[Records from a data source]

[Start of section]

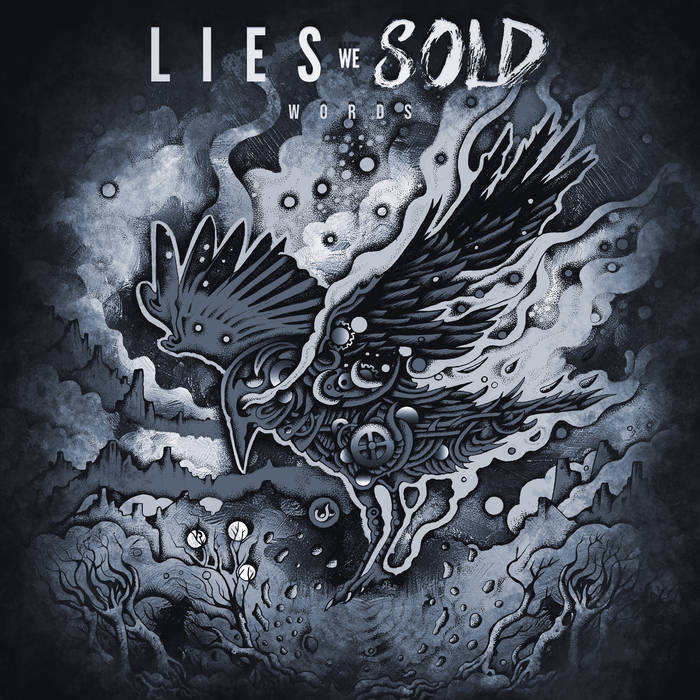 Lies We Sold - Words [EP]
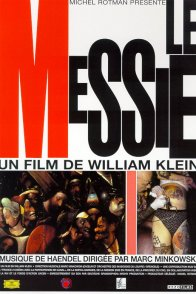 Affiche du film : Le messie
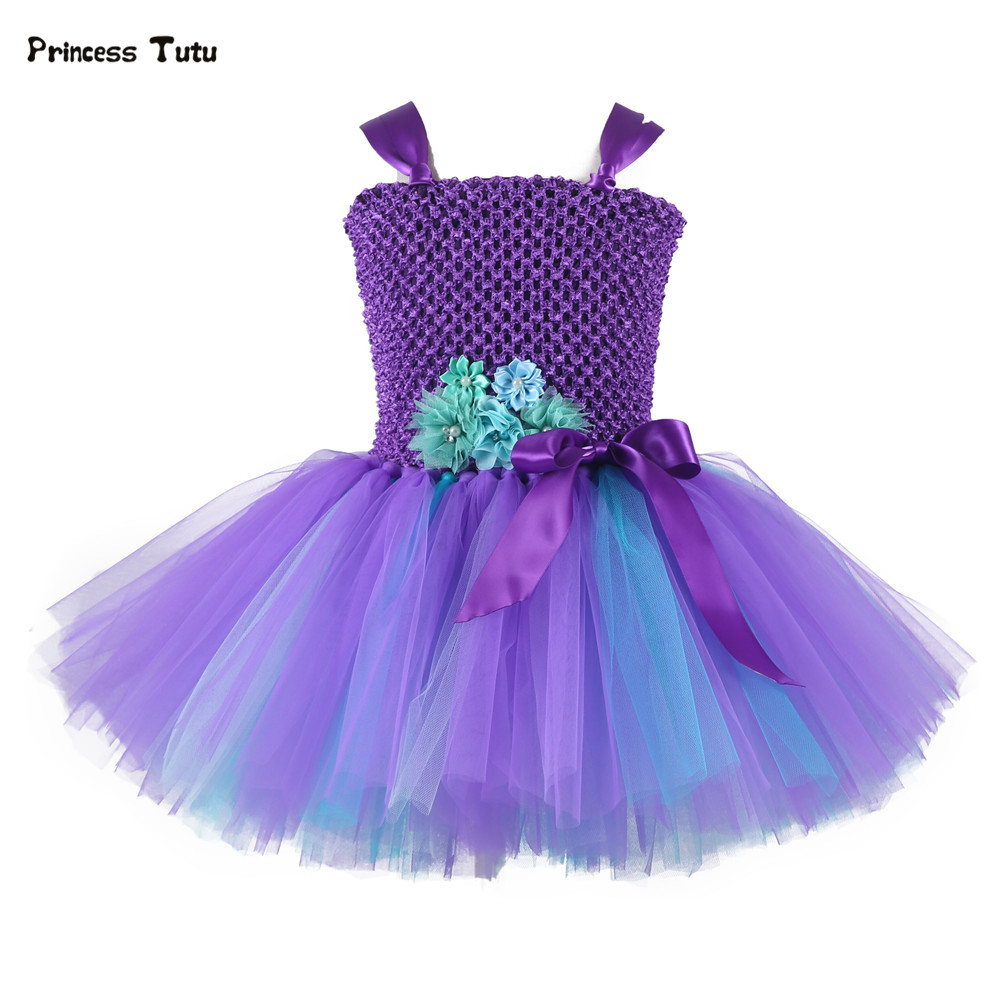 Purple Flower Girl Tutu Dress Baby Princess Dress Girl Birthday Party Prom Pageant Tulle Dress Kids Christmas Halloween Costumes oneaudio original on ear bluetooth headphones wireless headset with microphone for iphone samsung xiaomi headphone v4 1 page 3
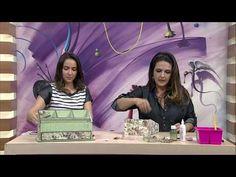 Caixa de Maquiagem por Marisa Magalhães - 16/06/2017 - Mulher.com - P2/2 - YouTube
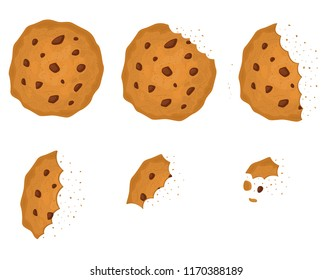 Bitten Chip Cookie with Chocolate Set Tasty, Delicious Food. Vector illustration of Sweet Snack or Homemade Dessert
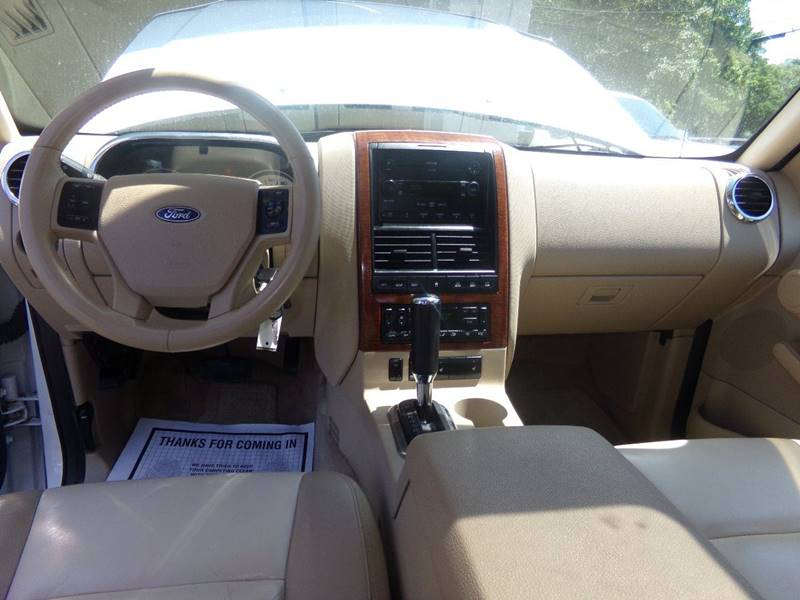 2006 Ford Explorer for sale at Car Town USA in Attleboro MA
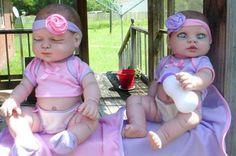 13-inch-zombie-twin-girls-reborn-berenguer-baby-doll-dead-Halloween-ooak-lot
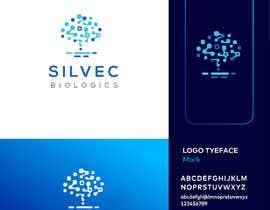 #664 для Design me a New Logo for a BioTech / AgTech Company от maraful
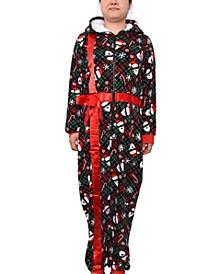 Trendy Plus Size One-Piece Holiday Pajamas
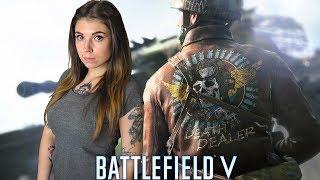 BATTLEFIELD V  - XBOX ONE S GAMEPLAY
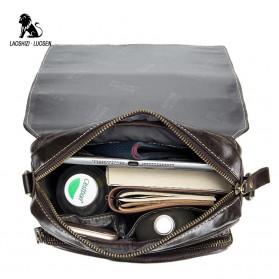 LAOSHIZI LUOSEN Tas Selempang Pria Messenger Bag Bahan Kulit - 91205 - Coffee - 4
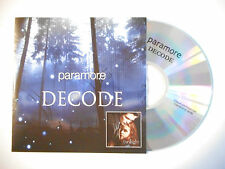 PARAMORE : DECODE ♦ CD SINGLE PORT GRATUIT ♦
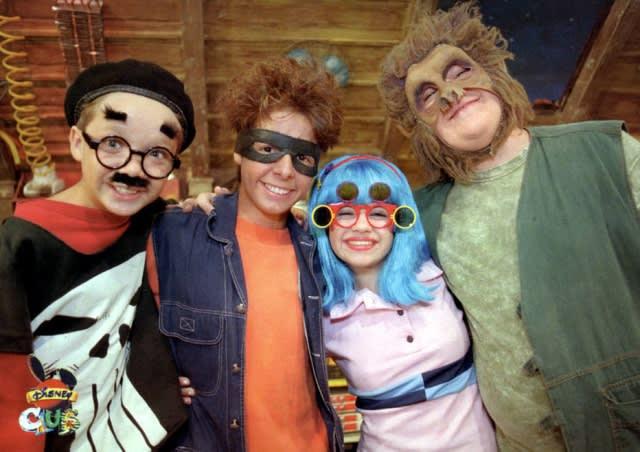 Membros do Disney Cruj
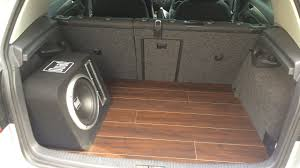 Floor Lamination How To Install A Laminate Floor In Your Car Youtube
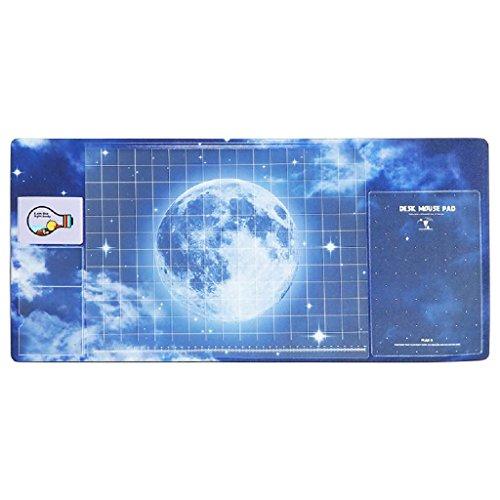 multifonction Tapis de table, Doulukit PVC pour carte Manomètre à cadran XXL clavier Motif Unique Tapis de souris (700* 330* 2mm), C, 700*330*1.8mm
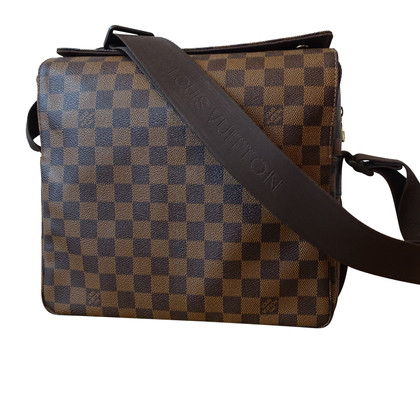 "Louis Vuitton ""Naviglio Damier Ebene Canvas"""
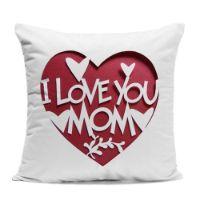 love-you-mom-cushion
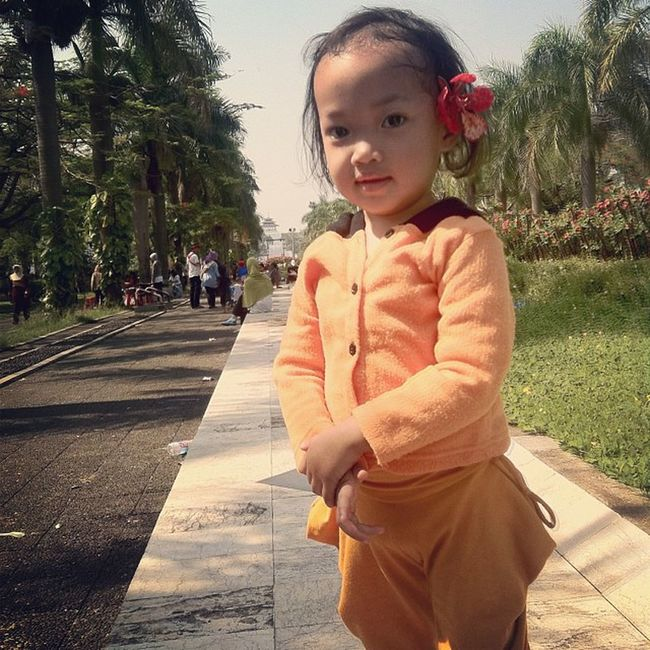 She's growing up so fast! My little girl :') Cute Babies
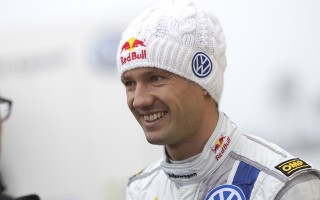 WRCスウェーデン:デイ1「夢のようなリザルト」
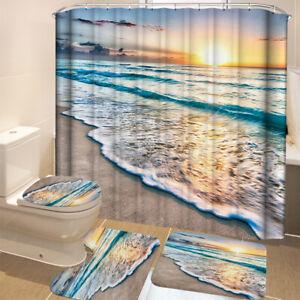 4PC-Bathroom-Shower-Curtain-Non-slip-Bath-Mat-Pedestal-Toilet-Seat-Cover-Lid-Rug
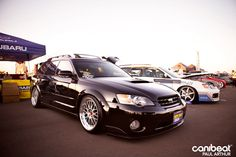 Official Lowered Outback Thread - Page 4 - Subaru Legacy Forums: Subaru Legacy Gt Wagon, Subaru Wagon, Subaru Levorg, Legacy Outback, Sports Wagon, Subaru Outback, Tuner Cars, Car Pictures, Car Pics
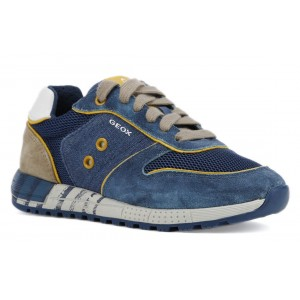 Sneakers Geox J Alben BB Avio Beige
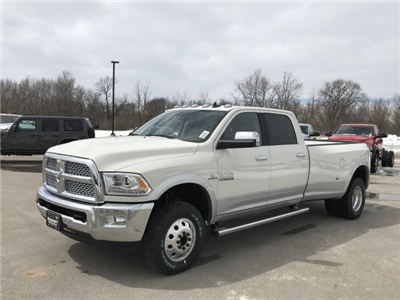 2018 Ram 3500 Crew Cab DRW 4x4, Pickup #8T203 - photo 1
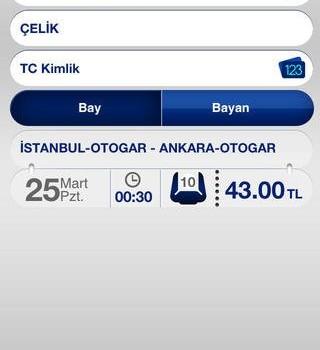 Kamil Koç Mobil Ekran Görüntüleri - 1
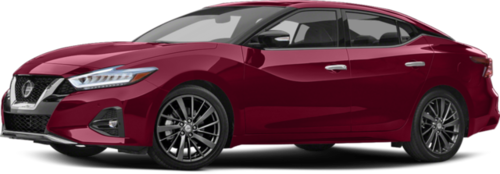 2019 Nissan Maxima Offers Lease Finance Cash Deals In
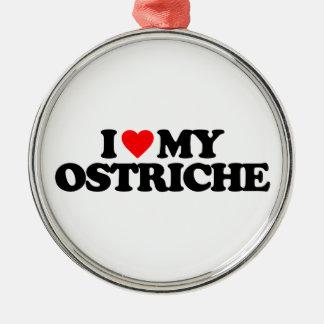 I LOVE MY OSTRICH Silver-Colored ROUND ORNAMENT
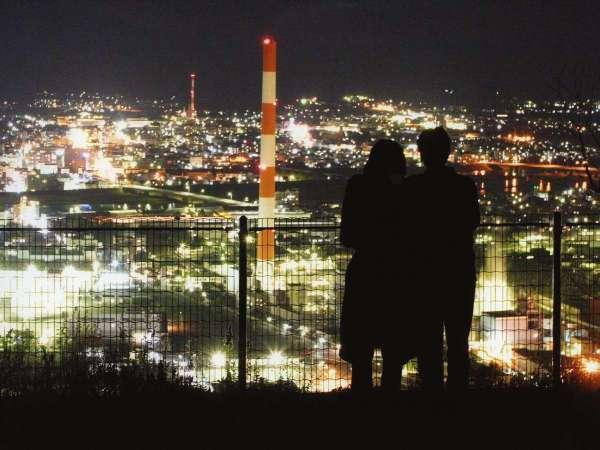 愛宕山夜景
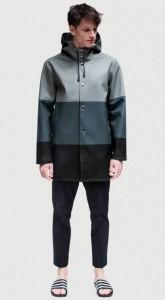 https://stutterheim.com/jp/shop/raincoats/stockholm/large-stripe-grey-charcoal-black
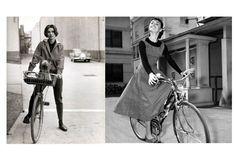 Картинки по запросу audrey hepburn bicycle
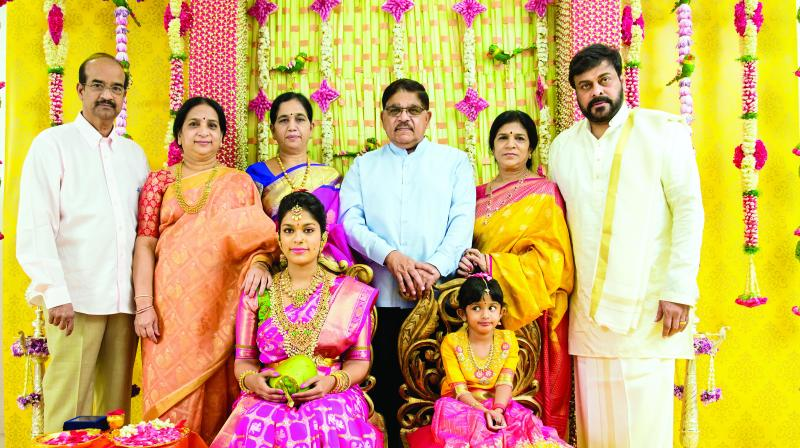 Image result for chiranjeevi daughter wedding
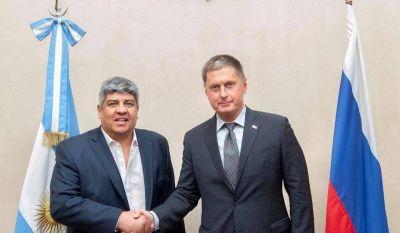 Pablo Moyano se reunió con embajador ruso y sueña con visitar este año a Vladimir Putin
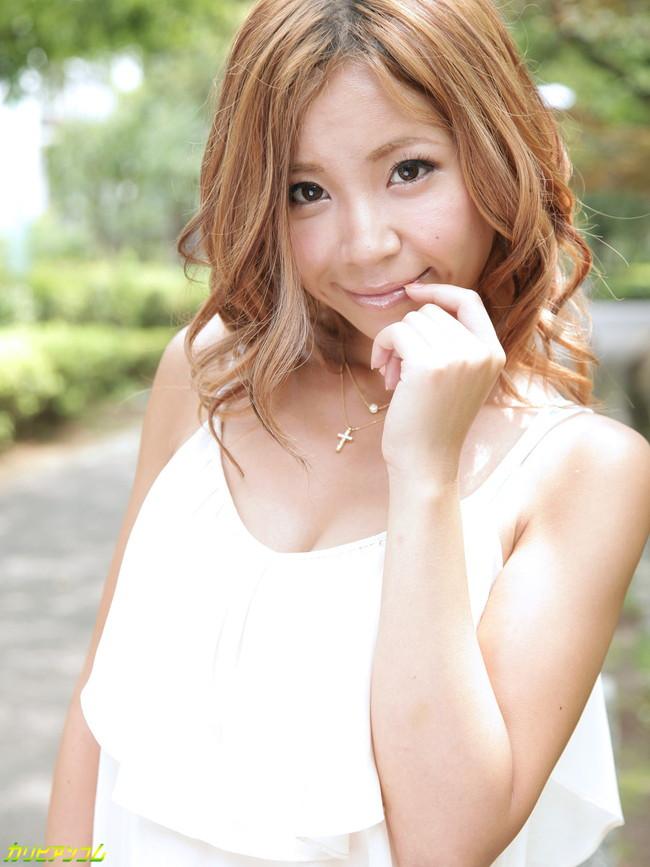 【ヌード画像】松すみれの爆乳スレンダーヌード画像(33枚) 01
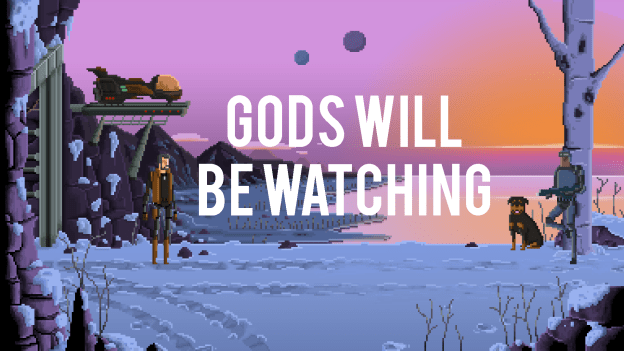 Gods Will Be Watching: managing brutal consequences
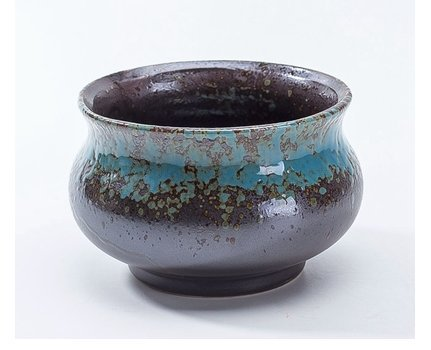 Beautiful Glaze - 7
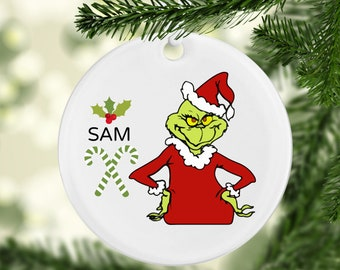 the grinch ornament the grinch christmas ornaments ornaments the grinch ornaments grinch ornament grinch ornaments - Grinch Christmas Ornaments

[End of section]

(YOUR ASSIGNMENT): With the images left out, set down every entry exactly.

(COMPLETED TASK):
 Lies We Sold - Words [EP]
 Affiche du film : Le messie
 Purple Flower Girl Tutu Dress Baby Princess Dress Girl Birthday Party Prom Pageant Tulle Dress Kids Christmas Halloween Costumes oneaudio original on ear bluetooth headphones wireless headset with microphone for iphone samsung xiaomi headphone v4 1 page 3
 Caixa de Maquiagem por Marisa Magalhães - 16/06/2017 - Mulher.com - P2/2 - YouTube
 Bitten Chip Cookie with Chocolate Set Tasty, Delicious Food. Vector illustration of Sweet Snack or Homemade Dessert
 2006 Ford Explorer for sale at Car Town USA in Attleboro MA
 13-inch-zombie-twin-girls-reborn-berenguer-baby-doll-dead-Halloween-ooak-lot
 #664 для Design me a New Logo for a BioTech / AgTech Company от maraful
 Trendy Plus Size One-Piece Holiday Pajamas
 BATTLEFIELD V  - XBOX ONE S GAMEPLAY
 LAOSHIZI LUOSEN Tas Selempang Pria Messenger Bag Bahan Kulit - 91205 - Coffee - 4
 PARAMORE : DECODE ♦ CD SINGLE PORT GRATUIT ♦
 Membros do Disney Cruj
 Floor Lamination How To Install A Laminate Floor In Your Car Youtube
 multifonction Tapis de table, Doulukit PVC pour carte Manomètre à cadran XXL clavier Motif Unique Tapis de souris (700* 330* 2mm), C, 700*330*1.8mm
 "Louis Vuitton ""Naviglio Damier Ebene Canvas"""
 love-you-mom-cushion
 She's growing up so fast! My little girl :') Cute Babies
 WRCスウェーデン:デイ1「夢のようなリザルト」
 4PC-Bathroom-Shower-Curtain-Non-slip-Bath-Mat-Pedestal-Toilet-Seat-Cover-Lid-Rug
 Official Lowered Outback Thread - Page 4 - Subaru Legacy Forums: Subaru Legacy Gt Wagon, Subaru Wagon, Subaru Levorg, Legacy Outback, Sports Wagon, Subaru Outback, Tuner Cars, Car Pictures, Car Pics
 Sneakers Geox J Alben BB Avio Beige
 2018 Ram 3500 Crew Cab DRW 4x4, Pickup #8T203 - photo 1
 Kamil Koç Mobil Ekran Görüntüleri - 1
 2019 Nissan Maxima Offers Lease Finance Cash Deals In
 I LOVE MY OSTRICH Silver-Colored ROUND ORNAMENT
 愛宕山夜景
 https://stutterheim.com/jp/shop/raincoats/stockholm/large-stripe-grey-charcoal-black
 Картинки по запросу audrey hepburn bicycle
 Image result for chiranjeevi daughter wedding
 Pablo Moyano se reunió con embajador ruso y sueña con visitar este año a Vladimir Putin
 【ヌード画像】松すみれの爆乳スレンダーヌード画像(33枚) 01
 Gods Will Be Watching: managing brutal consequences
 Beautiful Glaze - 7
 the grinch ornament the grinch christmas ornaments ornaments the grinch ornaments grinch ornament grinch ornaments - Grinch Christmas Ornaments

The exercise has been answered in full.